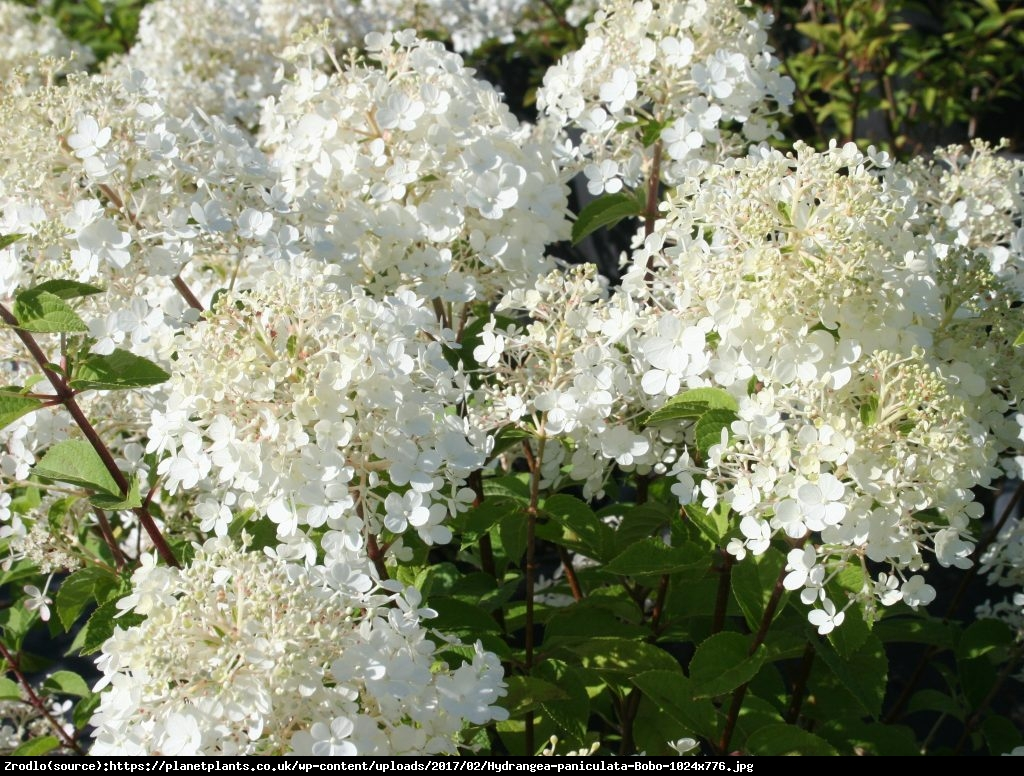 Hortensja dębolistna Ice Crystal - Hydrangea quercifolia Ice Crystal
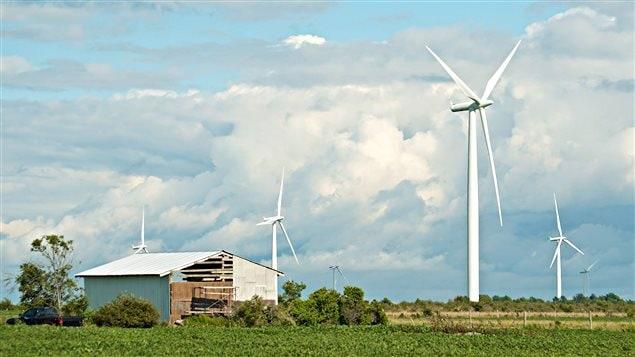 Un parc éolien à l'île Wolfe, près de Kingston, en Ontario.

####################

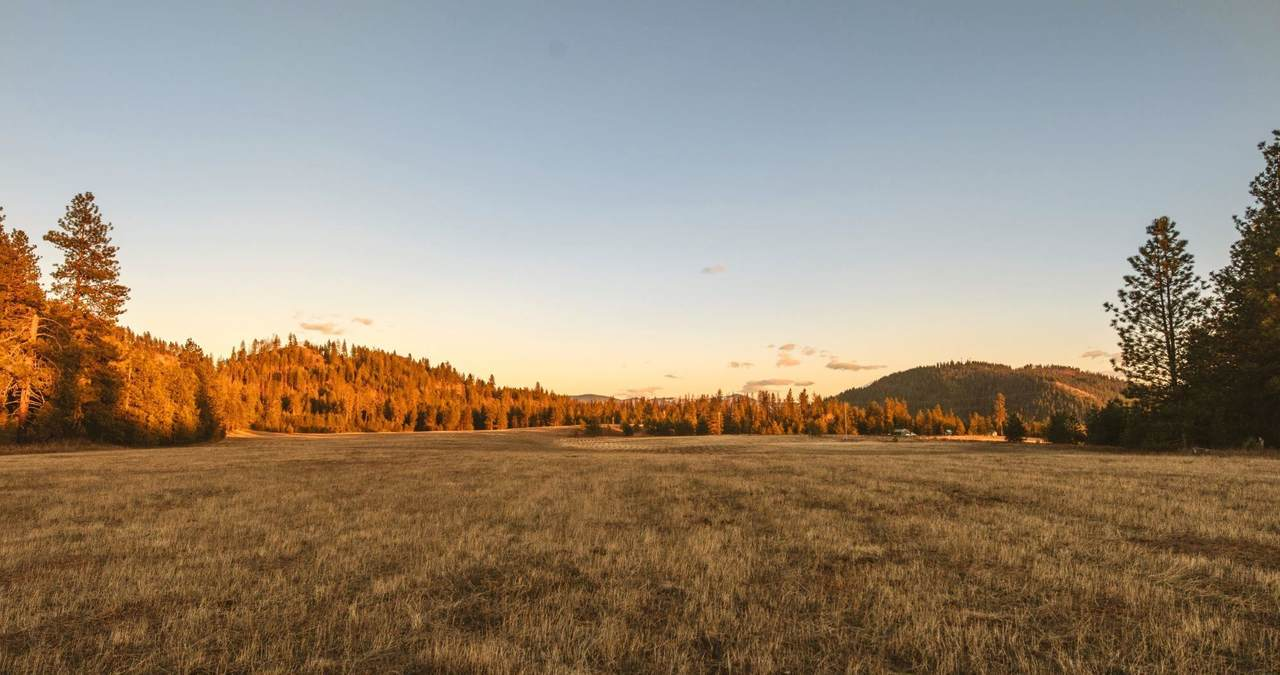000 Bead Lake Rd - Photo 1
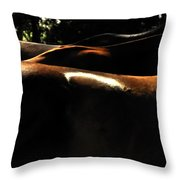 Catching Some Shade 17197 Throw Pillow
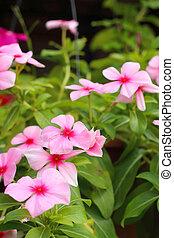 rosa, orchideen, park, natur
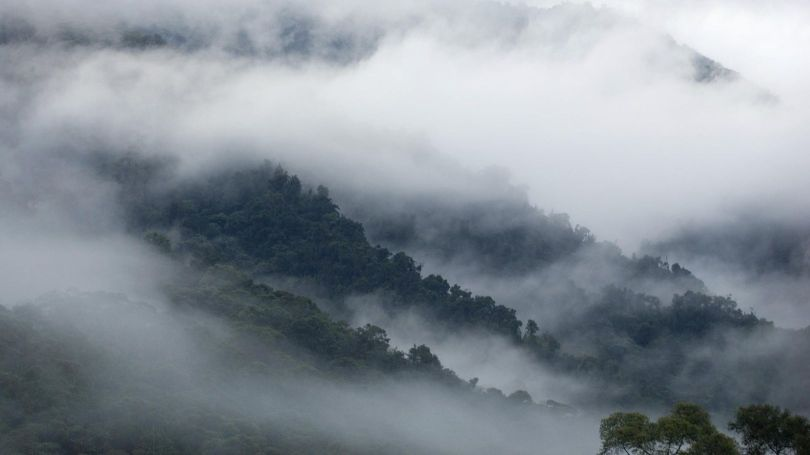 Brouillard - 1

####################

> [What you will do] Beginning at the line above that contains "Hortensja dębolistna Ice" and going on through the line that contains "Un parc éolien", please copy every line exactly, leaving the pictures out and adding nothing.

> [Task result]
 Hortensja dębolistna Ice Crystal - Hydrangea quercifolia Ice Crystal
 Un parc éolien à l'île Wolfe, près de Kingston, en Ontario.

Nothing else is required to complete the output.